━━━━━ INFORMATION SUPPLIED
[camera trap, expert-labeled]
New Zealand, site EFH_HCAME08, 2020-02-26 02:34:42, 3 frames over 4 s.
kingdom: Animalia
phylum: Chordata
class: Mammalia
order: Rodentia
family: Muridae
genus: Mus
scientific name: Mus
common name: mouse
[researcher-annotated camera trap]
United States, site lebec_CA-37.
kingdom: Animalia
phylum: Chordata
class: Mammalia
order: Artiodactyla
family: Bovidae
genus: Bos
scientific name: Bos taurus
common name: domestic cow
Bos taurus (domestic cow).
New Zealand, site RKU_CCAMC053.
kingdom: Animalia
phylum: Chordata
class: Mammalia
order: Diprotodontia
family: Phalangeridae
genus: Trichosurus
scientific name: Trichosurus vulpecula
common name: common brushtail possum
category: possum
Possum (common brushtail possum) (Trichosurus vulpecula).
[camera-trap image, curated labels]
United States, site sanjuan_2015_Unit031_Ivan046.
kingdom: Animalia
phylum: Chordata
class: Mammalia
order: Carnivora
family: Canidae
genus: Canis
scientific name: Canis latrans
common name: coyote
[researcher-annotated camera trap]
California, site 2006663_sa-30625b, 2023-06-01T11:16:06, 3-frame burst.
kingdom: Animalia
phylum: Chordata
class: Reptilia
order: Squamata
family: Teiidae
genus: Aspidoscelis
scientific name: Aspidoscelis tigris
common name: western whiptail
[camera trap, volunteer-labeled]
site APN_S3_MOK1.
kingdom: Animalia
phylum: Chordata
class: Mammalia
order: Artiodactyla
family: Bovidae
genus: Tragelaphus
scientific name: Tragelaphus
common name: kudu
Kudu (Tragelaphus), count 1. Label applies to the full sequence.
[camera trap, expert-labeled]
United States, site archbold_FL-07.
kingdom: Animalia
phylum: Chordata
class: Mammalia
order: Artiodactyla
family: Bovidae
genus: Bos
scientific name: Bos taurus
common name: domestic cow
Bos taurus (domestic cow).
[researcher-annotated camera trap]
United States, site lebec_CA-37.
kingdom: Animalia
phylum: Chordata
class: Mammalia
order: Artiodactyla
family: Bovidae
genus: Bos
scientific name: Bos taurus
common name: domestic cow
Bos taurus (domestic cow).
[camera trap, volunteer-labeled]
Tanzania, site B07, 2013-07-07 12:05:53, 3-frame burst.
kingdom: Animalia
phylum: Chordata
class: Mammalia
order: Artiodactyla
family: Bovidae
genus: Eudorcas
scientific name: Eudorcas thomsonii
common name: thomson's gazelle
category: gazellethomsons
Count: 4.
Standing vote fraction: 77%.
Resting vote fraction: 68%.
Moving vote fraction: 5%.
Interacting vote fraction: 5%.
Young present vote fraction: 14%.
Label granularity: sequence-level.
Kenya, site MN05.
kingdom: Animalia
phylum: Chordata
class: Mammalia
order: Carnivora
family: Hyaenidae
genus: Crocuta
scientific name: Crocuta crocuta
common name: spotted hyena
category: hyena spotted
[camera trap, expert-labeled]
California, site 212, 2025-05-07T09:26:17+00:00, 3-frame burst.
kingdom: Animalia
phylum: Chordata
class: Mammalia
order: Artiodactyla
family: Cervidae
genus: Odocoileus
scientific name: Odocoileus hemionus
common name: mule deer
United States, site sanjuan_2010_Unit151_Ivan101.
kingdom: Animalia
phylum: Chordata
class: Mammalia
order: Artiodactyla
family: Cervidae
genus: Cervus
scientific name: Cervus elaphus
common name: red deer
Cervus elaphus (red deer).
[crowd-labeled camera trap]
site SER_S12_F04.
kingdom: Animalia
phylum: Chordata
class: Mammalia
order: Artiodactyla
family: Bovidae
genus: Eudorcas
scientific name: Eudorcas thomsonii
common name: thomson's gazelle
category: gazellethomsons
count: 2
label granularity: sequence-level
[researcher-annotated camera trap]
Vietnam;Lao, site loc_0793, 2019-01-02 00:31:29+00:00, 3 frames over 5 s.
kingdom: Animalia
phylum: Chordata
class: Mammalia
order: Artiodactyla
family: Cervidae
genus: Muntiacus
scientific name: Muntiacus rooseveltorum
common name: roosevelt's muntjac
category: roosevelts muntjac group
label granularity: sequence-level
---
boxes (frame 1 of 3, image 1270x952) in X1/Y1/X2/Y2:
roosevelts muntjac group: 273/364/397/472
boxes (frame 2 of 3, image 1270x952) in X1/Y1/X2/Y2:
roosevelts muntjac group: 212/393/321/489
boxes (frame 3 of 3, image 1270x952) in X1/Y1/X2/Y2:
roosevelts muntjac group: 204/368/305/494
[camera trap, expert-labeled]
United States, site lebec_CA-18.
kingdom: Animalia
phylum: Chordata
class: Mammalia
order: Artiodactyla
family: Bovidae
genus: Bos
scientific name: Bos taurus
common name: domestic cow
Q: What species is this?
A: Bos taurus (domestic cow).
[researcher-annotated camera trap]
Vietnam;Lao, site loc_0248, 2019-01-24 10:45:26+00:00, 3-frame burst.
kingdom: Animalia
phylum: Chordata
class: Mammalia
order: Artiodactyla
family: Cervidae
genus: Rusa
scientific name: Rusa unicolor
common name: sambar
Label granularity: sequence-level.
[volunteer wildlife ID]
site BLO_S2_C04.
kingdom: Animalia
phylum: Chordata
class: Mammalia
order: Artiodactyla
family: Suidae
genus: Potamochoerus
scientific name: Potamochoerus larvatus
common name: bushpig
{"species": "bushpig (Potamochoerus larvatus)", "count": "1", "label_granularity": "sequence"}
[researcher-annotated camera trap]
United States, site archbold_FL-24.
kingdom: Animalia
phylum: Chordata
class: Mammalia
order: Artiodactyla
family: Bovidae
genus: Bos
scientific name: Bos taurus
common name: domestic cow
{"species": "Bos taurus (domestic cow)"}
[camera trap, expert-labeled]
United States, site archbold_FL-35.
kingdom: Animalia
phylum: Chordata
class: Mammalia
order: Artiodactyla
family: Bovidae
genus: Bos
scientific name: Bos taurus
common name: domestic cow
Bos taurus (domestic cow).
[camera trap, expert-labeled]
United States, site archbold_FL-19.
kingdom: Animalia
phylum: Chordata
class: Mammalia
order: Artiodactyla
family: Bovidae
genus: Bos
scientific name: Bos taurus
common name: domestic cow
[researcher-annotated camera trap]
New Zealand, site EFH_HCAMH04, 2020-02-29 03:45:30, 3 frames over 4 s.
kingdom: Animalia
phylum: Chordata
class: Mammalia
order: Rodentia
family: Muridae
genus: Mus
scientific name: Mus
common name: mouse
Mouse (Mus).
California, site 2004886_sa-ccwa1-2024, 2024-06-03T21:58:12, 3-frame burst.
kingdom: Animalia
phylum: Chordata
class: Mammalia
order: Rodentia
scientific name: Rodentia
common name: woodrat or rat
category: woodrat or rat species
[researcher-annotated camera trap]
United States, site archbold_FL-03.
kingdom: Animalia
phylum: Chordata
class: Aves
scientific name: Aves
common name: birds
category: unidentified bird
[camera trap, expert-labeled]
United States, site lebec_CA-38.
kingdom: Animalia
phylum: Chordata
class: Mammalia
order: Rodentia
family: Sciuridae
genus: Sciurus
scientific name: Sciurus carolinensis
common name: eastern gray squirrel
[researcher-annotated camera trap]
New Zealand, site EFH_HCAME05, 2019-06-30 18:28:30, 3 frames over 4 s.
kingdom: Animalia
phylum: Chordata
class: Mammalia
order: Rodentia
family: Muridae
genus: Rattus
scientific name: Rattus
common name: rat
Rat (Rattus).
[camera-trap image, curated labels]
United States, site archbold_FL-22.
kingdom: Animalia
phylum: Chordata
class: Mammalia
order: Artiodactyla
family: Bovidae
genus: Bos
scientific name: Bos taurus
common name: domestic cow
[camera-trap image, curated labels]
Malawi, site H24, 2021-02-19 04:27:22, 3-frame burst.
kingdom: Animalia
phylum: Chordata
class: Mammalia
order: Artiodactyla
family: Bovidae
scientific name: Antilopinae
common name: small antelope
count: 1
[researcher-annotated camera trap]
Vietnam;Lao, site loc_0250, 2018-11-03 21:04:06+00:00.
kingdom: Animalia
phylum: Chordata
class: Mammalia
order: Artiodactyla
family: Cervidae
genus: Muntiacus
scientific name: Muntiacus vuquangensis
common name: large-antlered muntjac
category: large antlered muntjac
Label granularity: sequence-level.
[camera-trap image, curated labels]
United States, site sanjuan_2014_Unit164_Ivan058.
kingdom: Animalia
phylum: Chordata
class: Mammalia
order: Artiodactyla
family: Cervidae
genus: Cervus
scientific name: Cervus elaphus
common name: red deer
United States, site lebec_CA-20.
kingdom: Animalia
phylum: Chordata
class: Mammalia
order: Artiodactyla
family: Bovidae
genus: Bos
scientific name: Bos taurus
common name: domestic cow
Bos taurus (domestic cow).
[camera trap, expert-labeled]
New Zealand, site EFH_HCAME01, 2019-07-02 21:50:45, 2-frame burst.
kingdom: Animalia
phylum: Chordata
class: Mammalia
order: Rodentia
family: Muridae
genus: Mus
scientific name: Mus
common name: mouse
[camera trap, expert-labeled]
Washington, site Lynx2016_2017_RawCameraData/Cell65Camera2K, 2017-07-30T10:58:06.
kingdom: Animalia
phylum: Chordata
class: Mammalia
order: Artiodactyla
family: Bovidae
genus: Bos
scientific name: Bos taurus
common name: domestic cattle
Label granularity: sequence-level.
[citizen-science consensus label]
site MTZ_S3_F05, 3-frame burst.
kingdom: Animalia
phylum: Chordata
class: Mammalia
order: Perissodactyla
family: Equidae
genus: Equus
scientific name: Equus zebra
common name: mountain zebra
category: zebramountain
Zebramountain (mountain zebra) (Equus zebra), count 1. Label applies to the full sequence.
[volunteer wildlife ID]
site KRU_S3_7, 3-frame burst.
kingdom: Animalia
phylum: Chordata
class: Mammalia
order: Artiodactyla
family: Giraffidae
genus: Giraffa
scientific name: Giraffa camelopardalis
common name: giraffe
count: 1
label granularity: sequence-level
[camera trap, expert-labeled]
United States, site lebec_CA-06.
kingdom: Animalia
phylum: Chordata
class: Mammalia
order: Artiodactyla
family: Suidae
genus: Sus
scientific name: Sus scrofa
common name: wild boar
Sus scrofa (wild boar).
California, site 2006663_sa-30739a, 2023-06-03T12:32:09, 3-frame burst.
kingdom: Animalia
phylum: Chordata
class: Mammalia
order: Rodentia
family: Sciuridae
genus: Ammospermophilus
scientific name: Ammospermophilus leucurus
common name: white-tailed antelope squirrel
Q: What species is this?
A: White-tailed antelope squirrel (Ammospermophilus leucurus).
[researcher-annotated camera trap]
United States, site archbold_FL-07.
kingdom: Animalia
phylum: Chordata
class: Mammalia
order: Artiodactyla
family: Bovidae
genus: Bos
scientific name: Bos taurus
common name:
━━━━━━━━━━
> YOUR ASSIGNMENT: Exactly how many lines of the listing hold the word "over"? Give the number with nothing else.

> ANSWER SPACE: 4